If the sensitive attributes are not fully available, FERMI still provides an accuracy-bias tradeoff without removing the data entries containing missing values.
from FERMI import AdultDataset
from FERMI import FERMIBinary
AdultDataset.download_data()
X_train, S_train, Y_train = AdultDataset.read_binary_adult(mode='train')
X_test, S_test, Y_test = AdultDataset.read_binary_adult(mode='test')
fermi_instance = FERMIBinary.FERMI(X_train, X_test, Y_train, Y_test, S_train, S_test)
FERMIBinary.FERMI_Logistic_Regression(fermi_instance, is_missing=true)
To use FERMI on other datasets, please create X_train, X_test, S_train, S_test, Y_train, and Y_test variables and use the code above instead of the Adult dataset.

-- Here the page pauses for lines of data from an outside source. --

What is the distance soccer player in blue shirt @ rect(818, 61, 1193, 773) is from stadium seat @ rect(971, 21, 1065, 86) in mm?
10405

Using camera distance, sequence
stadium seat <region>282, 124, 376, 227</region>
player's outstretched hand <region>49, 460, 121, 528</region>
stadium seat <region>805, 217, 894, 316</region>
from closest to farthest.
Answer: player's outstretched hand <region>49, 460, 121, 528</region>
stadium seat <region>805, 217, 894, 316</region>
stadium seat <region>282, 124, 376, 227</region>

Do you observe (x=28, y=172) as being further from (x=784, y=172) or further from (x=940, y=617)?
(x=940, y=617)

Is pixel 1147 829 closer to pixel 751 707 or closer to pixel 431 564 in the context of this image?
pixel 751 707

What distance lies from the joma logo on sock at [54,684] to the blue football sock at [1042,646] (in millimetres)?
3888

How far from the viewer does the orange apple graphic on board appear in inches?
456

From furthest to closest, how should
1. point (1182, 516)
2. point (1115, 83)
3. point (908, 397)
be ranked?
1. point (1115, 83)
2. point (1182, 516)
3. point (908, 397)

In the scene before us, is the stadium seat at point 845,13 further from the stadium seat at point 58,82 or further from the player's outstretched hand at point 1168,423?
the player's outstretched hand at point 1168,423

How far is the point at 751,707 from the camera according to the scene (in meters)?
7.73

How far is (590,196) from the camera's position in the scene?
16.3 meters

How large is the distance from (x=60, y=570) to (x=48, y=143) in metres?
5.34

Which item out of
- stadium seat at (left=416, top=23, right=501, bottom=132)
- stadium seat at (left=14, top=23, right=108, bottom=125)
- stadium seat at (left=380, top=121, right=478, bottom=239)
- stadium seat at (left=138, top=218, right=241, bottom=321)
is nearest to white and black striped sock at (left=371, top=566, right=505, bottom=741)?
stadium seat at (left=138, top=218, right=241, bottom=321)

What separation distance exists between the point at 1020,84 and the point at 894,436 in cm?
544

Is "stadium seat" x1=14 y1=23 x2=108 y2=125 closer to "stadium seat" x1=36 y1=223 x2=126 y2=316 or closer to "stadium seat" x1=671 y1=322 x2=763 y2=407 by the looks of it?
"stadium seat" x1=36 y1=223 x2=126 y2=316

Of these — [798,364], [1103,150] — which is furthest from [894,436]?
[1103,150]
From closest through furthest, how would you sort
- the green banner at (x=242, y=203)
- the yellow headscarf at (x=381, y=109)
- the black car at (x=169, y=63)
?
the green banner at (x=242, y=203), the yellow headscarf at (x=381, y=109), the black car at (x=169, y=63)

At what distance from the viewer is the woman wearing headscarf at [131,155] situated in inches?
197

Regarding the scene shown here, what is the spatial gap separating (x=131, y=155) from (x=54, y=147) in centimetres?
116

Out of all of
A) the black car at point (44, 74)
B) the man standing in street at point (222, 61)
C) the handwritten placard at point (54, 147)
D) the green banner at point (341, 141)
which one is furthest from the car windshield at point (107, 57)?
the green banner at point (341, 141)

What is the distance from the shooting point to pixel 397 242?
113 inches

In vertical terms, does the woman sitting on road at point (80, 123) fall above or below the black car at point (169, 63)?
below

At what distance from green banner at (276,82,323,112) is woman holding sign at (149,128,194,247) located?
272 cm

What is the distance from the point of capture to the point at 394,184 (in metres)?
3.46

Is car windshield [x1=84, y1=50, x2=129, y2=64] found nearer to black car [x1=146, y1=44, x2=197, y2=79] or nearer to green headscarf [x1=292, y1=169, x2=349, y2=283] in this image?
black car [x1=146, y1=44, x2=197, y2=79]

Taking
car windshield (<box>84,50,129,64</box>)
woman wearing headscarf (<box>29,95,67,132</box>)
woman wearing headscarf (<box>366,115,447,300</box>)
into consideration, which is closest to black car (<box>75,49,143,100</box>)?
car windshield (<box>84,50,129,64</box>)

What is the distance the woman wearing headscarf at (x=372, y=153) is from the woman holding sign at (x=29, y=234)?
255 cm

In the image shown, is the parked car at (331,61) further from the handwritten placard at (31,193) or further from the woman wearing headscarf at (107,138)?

To run the code for a classification problem with non-binary sensitive attributes on the Adult dataset, run the following commands:
from FERMI import AdultDataset
from FERMI import FERMIBinary
AdultDataset.download_data()
X_train, S_train, Y_train = AdultDataset.read_non_binary_adult(mode='train')
X_test, S_test, Y_test = AdultDataset.read_non_binary_adult(mode='test')
fermi_instance = FERMIDiscrete.FERMI(X_train, X_test, Y_train, Y_test, S_train, S_test)
FERMIDiscrete.FERMI_Logistic_Regression(fermi_instance)
Stochastic FERMI for Large-scale Neural Networks on Datasets with Multiple Sensitive Attributes (Non-binary Labels and Sensitive Attributes)
The implementation of Algorithm 1 in paper, specialized to a 4-layer neural network on color mnist dataset can be found in NeuralNetworkMnist folder. You can run it on color mnist dataset via:
python NeuralNetworkMnist/code_cm.py
We apply FERMI to the Toxic Comment Classification dataset, where the underlying task is to predict whether a given published comment in social media is toxic. The sensitive attribute is religion that is binarized into two groups: Christians in one group and Muslims and Jews in the other group. Training a neural network without considering fairness leads to a higher false positive rate for the Jew-Muslim group. FERMI reduces the false positive rate gap between two religious groups. Please see the notebook Toxic_Comment.ipynb notebook for the implementation.